Album Review: Luke Combs - “Gettin’ Old”

The country music superstar doesn’t rest on his laurels with his fourth album.

It’s been an age-old practice in country music to find yourself on autopilot when touring demands, marketing deals, appointments, marriage and parenting and other aspects of life take over your attention leaving little time for the actual thing that made you a star in a first place. Fortunately for country music fans, Luke Combs hasn’t been on autopilot at any point in his career to date. Even if his first three albums seemingly fell into a similar sonic sameness, if you actually listened, there was musical growth and slight changes throughout each successive recording but nothing might’ve prepared anyone for Gettin’ Old, follow up to 2022’s Growin’ Up. The difference in this recording’s close release to Growin’ Up in following the path of This One’s For You and What You See Is What You Get both being expanded into This One’s For You Too and What You See Ain’t Always What You Get, respectively, is that Gettin’ Old is sonically and sometimes vocally different for Luke Combs and that made the decision to make it a separate album a smart choice.
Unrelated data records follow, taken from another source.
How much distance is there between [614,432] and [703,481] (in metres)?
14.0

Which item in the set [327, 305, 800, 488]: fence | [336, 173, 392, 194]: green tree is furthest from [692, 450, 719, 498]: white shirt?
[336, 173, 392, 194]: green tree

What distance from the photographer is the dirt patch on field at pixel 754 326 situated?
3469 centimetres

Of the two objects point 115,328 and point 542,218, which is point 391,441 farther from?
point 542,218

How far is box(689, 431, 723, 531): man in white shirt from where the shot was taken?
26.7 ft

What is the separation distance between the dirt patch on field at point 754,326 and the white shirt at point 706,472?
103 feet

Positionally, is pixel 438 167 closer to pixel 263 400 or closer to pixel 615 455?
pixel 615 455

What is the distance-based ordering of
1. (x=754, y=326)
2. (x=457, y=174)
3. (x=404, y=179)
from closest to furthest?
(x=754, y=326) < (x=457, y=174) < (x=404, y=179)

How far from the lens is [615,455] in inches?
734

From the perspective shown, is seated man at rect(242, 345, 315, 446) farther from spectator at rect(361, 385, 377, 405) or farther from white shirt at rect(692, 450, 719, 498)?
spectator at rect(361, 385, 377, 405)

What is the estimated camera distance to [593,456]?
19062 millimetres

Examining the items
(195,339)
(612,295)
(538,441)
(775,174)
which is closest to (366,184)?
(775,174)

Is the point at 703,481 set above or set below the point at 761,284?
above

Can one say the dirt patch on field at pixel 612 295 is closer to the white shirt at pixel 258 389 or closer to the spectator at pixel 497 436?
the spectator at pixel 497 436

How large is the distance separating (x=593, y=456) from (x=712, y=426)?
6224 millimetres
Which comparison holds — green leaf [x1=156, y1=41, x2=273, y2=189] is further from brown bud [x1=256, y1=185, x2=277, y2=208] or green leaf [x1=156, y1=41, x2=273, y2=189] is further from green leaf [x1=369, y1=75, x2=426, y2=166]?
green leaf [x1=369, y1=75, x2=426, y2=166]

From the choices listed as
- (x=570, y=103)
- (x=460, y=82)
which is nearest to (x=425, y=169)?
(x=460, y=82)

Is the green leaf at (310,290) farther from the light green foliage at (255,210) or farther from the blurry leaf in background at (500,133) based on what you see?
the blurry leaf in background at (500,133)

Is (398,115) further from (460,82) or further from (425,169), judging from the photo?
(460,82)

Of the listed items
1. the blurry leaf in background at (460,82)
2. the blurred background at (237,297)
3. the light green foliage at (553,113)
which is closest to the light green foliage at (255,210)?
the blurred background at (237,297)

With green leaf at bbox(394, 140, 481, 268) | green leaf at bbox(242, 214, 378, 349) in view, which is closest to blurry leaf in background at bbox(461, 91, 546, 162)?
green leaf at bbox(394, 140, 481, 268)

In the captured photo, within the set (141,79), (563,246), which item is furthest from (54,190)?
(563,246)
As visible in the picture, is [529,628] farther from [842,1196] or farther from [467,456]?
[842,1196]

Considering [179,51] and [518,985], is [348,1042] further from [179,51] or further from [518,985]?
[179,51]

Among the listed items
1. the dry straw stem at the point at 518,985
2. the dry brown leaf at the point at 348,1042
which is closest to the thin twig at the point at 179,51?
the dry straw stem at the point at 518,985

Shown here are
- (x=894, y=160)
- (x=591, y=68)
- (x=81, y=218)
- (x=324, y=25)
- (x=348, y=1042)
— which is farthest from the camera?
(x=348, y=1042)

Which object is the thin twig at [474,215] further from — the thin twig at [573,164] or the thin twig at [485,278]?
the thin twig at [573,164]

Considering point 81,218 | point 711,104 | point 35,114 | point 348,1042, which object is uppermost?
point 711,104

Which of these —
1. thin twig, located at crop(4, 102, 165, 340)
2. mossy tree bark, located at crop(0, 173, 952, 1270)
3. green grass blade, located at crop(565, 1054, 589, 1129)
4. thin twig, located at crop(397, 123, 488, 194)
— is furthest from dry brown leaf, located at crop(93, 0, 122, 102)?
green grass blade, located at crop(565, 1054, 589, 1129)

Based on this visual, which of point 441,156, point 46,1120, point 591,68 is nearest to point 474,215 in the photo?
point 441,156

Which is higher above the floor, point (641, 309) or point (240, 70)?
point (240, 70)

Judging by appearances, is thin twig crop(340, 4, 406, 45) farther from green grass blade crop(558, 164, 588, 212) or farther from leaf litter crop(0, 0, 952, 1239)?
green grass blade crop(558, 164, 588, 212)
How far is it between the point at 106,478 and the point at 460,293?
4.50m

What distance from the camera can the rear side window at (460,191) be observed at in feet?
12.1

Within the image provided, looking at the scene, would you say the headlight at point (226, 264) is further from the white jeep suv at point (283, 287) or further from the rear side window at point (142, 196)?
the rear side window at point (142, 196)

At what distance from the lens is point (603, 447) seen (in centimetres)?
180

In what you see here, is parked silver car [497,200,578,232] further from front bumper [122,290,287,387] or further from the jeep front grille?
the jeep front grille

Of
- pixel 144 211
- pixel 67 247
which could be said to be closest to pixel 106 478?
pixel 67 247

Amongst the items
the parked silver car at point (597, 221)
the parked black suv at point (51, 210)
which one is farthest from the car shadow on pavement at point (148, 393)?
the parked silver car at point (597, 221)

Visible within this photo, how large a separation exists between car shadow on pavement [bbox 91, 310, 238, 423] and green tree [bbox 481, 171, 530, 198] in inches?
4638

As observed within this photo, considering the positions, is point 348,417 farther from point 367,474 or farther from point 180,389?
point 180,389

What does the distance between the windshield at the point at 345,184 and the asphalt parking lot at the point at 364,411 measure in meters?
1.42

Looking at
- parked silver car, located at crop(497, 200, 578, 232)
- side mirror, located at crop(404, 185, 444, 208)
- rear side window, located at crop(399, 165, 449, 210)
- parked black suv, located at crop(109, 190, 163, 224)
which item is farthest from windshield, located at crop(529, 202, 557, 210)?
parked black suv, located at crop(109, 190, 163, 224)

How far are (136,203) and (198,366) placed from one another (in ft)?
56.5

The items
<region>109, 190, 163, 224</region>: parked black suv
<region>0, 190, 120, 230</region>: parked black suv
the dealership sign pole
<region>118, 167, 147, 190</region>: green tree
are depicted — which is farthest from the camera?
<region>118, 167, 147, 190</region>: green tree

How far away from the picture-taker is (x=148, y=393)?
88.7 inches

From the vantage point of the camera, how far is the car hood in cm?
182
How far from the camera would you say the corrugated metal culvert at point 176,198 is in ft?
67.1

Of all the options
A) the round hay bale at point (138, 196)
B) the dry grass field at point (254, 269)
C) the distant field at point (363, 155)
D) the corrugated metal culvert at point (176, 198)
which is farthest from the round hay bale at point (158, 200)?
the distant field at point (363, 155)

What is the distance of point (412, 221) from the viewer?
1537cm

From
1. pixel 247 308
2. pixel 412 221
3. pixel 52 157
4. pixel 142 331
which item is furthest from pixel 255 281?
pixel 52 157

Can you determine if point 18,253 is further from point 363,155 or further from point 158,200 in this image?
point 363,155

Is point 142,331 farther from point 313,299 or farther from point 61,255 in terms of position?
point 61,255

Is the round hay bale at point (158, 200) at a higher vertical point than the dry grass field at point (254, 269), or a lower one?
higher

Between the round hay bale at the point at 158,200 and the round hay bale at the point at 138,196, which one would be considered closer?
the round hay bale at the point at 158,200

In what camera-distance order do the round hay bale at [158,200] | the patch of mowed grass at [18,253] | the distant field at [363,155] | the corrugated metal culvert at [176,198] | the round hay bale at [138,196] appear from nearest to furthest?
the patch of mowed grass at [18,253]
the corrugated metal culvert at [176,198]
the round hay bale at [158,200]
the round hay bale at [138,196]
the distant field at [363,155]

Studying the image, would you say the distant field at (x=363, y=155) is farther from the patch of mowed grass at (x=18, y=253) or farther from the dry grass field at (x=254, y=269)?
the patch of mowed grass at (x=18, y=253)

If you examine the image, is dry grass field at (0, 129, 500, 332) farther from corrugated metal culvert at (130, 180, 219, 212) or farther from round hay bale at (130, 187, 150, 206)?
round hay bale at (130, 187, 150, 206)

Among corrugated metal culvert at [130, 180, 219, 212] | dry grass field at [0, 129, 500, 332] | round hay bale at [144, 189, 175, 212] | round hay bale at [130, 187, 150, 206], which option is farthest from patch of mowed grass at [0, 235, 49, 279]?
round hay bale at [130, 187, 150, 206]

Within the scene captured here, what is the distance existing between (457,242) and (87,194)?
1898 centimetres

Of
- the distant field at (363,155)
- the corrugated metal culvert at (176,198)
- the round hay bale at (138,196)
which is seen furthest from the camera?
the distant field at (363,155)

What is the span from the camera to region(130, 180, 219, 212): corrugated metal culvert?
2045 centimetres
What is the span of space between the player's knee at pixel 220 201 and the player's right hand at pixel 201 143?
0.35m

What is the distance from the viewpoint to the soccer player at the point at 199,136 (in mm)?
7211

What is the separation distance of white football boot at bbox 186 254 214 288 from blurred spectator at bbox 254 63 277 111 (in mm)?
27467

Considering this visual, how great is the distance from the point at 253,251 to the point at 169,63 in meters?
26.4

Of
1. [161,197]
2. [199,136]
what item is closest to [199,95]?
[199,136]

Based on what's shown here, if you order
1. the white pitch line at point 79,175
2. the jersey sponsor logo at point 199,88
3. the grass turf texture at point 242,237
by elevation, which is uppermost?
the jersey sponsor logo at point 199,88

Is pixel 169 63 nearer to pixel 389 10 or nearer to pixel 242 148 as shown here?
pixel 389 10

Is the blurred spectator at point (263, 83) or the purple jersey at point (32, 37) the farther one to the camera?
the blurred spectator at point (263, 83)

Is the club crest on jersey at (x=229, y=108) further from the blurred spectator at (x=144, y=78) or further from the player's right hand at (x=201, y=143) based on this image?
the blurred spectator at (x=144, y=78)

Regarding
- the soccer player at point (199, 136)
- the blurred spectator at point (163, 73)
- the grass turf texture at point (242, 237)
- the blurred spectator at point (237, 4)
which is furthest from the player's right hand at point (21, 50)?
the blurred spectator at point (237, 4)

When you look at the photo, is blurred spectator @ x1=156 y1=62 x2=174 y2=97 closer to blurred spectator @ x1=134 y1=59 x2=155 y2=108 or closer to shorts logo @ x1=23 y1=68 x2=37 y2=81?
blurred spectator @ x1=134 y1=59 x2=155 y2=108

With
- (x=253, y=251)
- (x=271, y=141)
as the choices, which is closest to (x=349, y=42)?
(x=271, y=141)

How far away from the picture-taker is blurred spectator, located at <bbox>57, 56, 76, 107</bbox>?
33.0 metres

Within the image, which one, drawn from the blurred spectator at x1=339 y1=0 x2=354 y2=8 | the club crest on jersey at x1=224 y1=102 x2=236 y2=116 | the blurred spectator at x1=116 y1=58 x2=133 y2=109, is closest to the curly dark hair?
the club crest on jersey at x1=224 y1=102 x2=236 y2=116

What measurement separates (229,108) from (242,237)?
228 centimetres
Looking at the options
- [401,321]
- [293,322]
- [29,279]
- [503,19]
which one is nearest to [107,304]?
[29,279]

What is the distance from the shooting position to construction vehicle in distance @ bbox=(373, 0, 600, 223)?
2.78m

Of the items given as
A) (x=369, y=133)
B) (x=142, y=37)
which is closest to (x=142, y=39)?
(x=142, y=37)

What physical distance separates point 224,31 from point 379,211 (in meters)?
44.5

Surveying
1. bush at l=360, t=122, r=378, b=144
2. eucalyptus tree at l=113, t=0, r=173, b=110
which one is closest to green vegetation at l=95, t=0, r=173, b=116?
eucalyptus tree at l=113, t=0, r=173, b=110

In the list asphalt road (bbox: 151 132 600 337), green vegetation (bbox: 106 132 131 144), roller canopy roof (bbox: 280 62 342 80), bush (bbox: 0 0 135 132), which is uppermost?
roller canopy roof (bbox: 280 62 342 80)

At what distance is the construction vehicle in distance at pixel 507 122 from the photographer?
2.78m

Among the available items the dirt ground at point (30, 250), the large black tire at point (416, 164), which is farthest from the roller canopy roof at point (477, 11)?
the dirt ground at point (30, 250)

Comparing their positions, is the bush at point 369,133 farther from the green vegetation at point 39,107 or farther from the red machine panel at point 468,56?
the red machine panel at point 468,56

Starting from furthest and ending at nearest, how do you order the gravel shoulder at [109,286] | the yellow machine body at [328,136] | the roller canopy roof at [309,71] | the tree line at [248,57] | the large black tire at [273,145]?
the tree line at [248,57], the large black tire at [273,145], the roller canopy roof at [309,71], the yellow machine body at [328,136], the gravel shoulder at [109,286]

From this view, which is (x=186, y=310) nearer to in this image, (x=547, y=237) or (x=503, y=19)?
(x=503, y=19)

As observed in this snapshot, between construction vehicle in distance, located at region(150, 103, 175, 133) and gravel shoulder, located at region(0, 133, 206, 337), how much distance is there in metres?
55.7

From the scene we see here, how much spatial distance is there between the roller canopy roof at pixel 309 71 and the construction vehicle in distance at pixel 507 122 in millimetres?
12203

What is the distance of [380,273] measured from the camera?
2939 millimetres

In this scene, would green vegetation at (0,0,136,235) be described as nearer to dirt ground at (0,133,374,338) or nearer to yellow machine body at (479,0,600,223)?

Take, for example “Back 40 Back.” This one, which laments the loss of the simpler times of the past and the creeping of suburban sprawl, finds Combs singing in an ear-pleasing tone which you’d not really have heard on those previous albums. This is what makes Gettin’ Old a moment of major musical growth for Luke Combs and suggests this is a superstar that, like Dierks Bentley, Miranda Lambert and Eric Church before him, is unafraid to challenge his listeners with a variety of songs and sounds and while there are still songs about beer and good times on this record, this one finds a man realizing he’s now firmly an adult with adult like concerns so the songs on the album reflect that. Even “You Found Yours,” a song which is about finding love, is different. Combs sings in different tones throughout it and the storytelling is tight as well.

Like I said, there still are songs with “Beer” in the title but when you hear “The Beer, the Band, and the Barstool,” you might think you have heard a long lost George Strait or Garth Brooks story song classic instead of a modern party song. The production on this record is delightfully country but it’s crisper than previous albums which also shows Combs maturing. Like many modern albums, Gettin’ Old is packed with plenty songs. Over the 18 tracks on this album you hear a man deeply in love after many years (the modern newgrass feel of “Still”), a rollicking storytelling rocker (“Fox in the Henhouse”), A story song which has a unique simile (“Tattoo on a Sunburn”), 90s country melodic throwbacks (“See Me Now” “Hannah Ford Road”), and much more.

Part of that “much more” are songs like “Joe,” a longtime concert favorite that is definitely an ode to hard working, blue collar types (“here’s to good days and better tomorrows, and a light at the end of the bottle”). It has an epic award season feel to it while the same can be said about “Five Leaf Clover.” But for as great as those two songs are, “Where The Wild Things Are” might be an even better song. There’s an epic, building storytelling and sing-a-long feel to it while the unexpected choice to cover modern classic “Fast Car” (leaving lyrical pronouns there too) was downright genius. The familiar melody and notes are there but Luke Combs keeps it familiar while taking moments where he makes it his own.

Preview tracks include the title track “Growin’ Up Is Gettin’ Old” and “Love You Anyway.” Both of these feel like obvious radio singles from this record (which was released without a true radio single) and the latter is officially the first radio single from the project while the former will likely find home on the radio at sometime too. As for the other tracks? They all — particularly “Fast Car” — will likely find a life outside of radio as Combs is one of the top three most-streamed country artists this decade and the music here, on his best work to date, suggests that Luke Combs will remain one of country music’s best and brightest artists. Why? Because he cuts songs like “My Song Will Never Die.” The Eric Church, Jonathan Singleton and Travis Meadows-penned song is, for my money, the most mature song on the record and it showcases the power of Luke Combs as a singular, rare talent able to write, record and choose classic songs for his class-leading albums. There aren’t’ many better and Luke Combs, for all his success and awards, smartly didn’t choose to leave well enough alone and has grown and moved into another gear on Gettin’ Old.